Dal primo giorno ad Appiano fino alla notte di Madrid: Zanetti racconta la sua Inter

In occasione dell’uscita della sua autobiografia “Giocare da uomo”, Javier Zanetti ha rilasciato un’intervista esclusiva ai microfoni di Marco Franzelli per il Tg1. Ecco le sue parole:

Cosa significa ‘giocare da uomo’?

“Significa soprattutto giocare con tanti valori, con la correttezza, con la voglia di lasciare qualcosa di importante a chi ci guarda”.

Nella sua autobiografia, Agassi racconta come si possa addirittura arrivare a odiare lo sport. Tu invece racconti il tuo amore per il calcio. Cosa fa la differenza?

“Io amo il calcio, è sempre stata la mia passione. In questo libro racconto tutto il mio percorso, cosa provavo quando correvo dietro a un pallone e i sacrifici che ho fatto per raggiungere certi traguardi”.

Qual è stato il sacrificio più utile?

“Ho cercato di seguire i consigli dei miei genitori quando ero bambino: prima lo studio, poi il calcio, con la possibilità di inseguire un sogno. Non parlerei però di sacrificio, è stata piuttosto la necessità di fare qualcosa che mi facesse stare bene”.

Hai lavorato anche come muratore insieme a tuo padre. E’ stato un buon allenamento?

“Sì, è stata soprattutto una lezione di vita. Lavorare a fianco di mio padre e vedere dal vivo tutti i sacrifici che ha fatto per la nostra famiglia mi ha portato a ad affrontare nel modo giusto tutto ciò che è venuto dopo nella mia vita”.

A un certo punto, nel 1995, l’Inter è entrata nella tua vita. Cosa vi unisce?

Obiettivo.
Nell'intervista a Zanetti, che lavoro ha fatto insieme a suo padre?

Dati archiviati.
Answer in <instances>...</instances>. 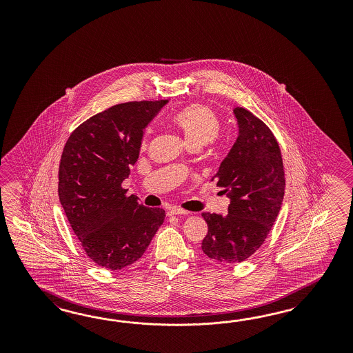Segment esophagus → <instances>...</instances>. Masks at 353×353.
<instances>
[{
    "mask_svg": "<svg viewBox=\"0 0 353 353\" xmlns=\"http://www.w3.org/2000/svg\"><path fill=\"white\" fill-rule=\"evenodd\" d=\"M167 214L172 216V214H189L190 212H189V211H185V210H182V208H179V207H172V208H170V210L167 211Z\"/></svg>",
    "mask_w": 353,
    "mask_h": 353,
    "instance_id": "esophagus-1",
    "label": "esophagus"
}]
</instances>
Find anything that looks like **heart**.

Risposta scritta.
Il muratore.